When the Microsoft Surface Tablets for Windows RT ship this fall, only a select few OEM Partners will be releasing Windows Tablets along side of Microsoft. According to the China Times, Windows RT devices will only initially be available from Asus, Lenovo, Samsung, and Toshiba. Chipset vendors NVIDIA, Texas Instruments, and Qualcomm were each allowed to work with at most two OEM partners for the launch. NVIDIA chose Asus and Lenovo, Texas Instruments chose Toshiba, and Qualcomm selected Samsung and HP. HP elected not to develop a Windows RT device. Instead, HP will develop only the Pro version of the Windows Tablet. Thus, Qualcomm may instead work with Dell to release a Windows RT Tablet at launch.
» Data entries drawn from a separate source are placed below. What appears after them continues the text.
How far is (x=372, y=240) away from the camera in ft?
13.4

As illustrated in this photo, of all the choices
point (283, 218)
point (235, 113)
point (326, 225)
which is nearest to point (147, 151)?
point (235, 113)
Windows RT Release Date and Price Details
The initial batch of Windows RT devices are all expected to go on sale together. However, only Asus and Samsung have officially announced that their devices will be ready to launch along side of the Microsoft Surface. Windows 8 Pro devices will not ship until 90 days later. I suspect that Microsoft wants only the cheaper version of the new Windows Tablets available during the holiday season.
Currently there is no official word on how much the Windows RT devices will cost. There were some reports that the Microsoft Surface price would start at $1,000. It turned out that this information was not based on anything from Microsoft. Microsoft has however suggested that pricing for Windows RT devices will be comparable to existing ARM devices. I estimate that these new Windows Tablets will price near iPads and higher end Android Tablets.
Windows RT OEM restriction concerns
One interesting thing to note- with Microsoft releasing its own hardware, many have suggested that this will put a strain on Microsoft’s relationship with its OEM Partners. I don’t suspect this will be the case. For one, the OEMs already have the experience and infrastructure to develop devices that should compete well with the new MS Surface hardware. Secondly, OEMs have few options outside of Microsoft. On the tablet front, OEMs could choose Android of course. Considering that the iPad outsells Android tablets 2 to 1, OEMs will likely not put all of their eggs in Android’s basket. On the PC front, OEMs really don’t have a second option to Windows. Linux is not yet ready for prime time and Mac OS is not an option (legally, anyway). Therefore, the OEMs will need to focus whatever frustration they may have into developing a compelling Windows Tablet device that everyone will want to buy.